Disasterpiece Theater. Come along for the ride.
It started out innocently enough:
I found a recipe in an old cookbook of mine called “Simply Tuscan” for Butternut Squash Soup (I know, I know. I said I would not succumb to the temptation of making butternut soup ever again. But this was was different. I swear) with Kale and Farro.
I didn’t have any farro. I did have a big bag of millet that I’ve had for, oh… I don’t know, two years? Three years? I really need to use up this damn millet! When I googled “farro substitutes” I learned that barley is the best thing to use.
I did have barley… but I had just used a boatload of barley last week! I wanted to use the millet. And millet, I did.
I was bubbling with confidence, coming off two recent “winging-it” home runs. The kale soup from last week was AMAZING and this would be TOO!
It was simple to throw together and I left it to simmer on the stove for 40 minutes…
…while I took the wild indians for a walk in the deep snow to wear them out.
When I came back in the house, it smelled WONDERFUL!
“Hopefully,” I thought to myself, “There will be enough to bring to the family from church that I am signed up to make dinner for tomorrow.”

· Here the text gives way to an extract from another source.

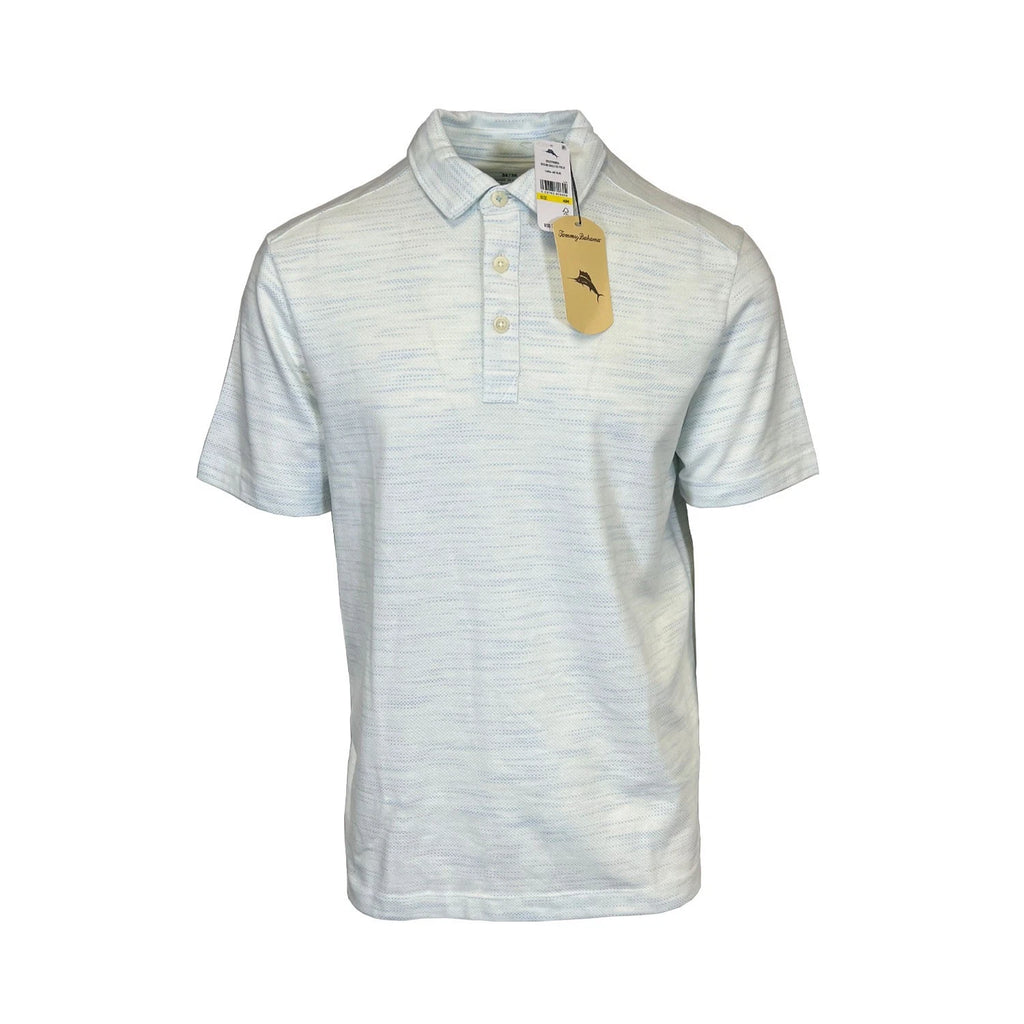 Tommy Bahama Men's Air Blue T-Shirt Ocean Sails Knit Polo 3 Buttons S/S (S62)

Oh, there was enough alright.
The millet had expanded like little pellets of popcorn, pushing the lid of the Le Cruset pan ajar. (The photo above is only after I cleaned up the mess.)
Undaunted, I transferred the bulk of it to a larger pot and a different, unblemished burner, and added more water. More seasoning. More water…
Lots more water.
I now had used over 16 cups of water spanning two large soup pots. If there was fear I wouldn’t have enough to share, those fears were now extinguished.
The problem was, it just wasn’t all that good.
So I figured I would puree at least some of it. You know, to give it the unctuous, silky texture.
In my mind, it was to be a pale, creamy yellow from the squash and potatoes. Not pea green.
Back to plan A.
Dave wasn’t home and Charlie was at Robotics class, so I decided to have some fun with Morgan and promptly called her down to dinner. Here you go, hon:
If that was tomatillo salsa, I’d be all over it. But it isn’t.
She never believed me for a second. She’s just no fun anymore. I’m going to have to adopt some new, naive kids so I can have some real fun again.
After she rolled her eyes at me and headed back upstairs to spend some more time with the straightening iron, I sat down to my Plan A bowl, thoughtfully ladled into the ugliest bowl I own.
And, I made a decision.
I, Jennie Menke, would throw this abomination away. Yes. You heard me right. I am going to throw it away!
And I did. All 20 pounds of it.
I have never done anything like that before.
And that is how my kid’s ended up eating at my least favorite fast food restaurant:
While I contemplated this:
Some more of this:
While cleaning this:
Millet, we shall meet again.
(But maybe not for another couple years. After I have my strength back.)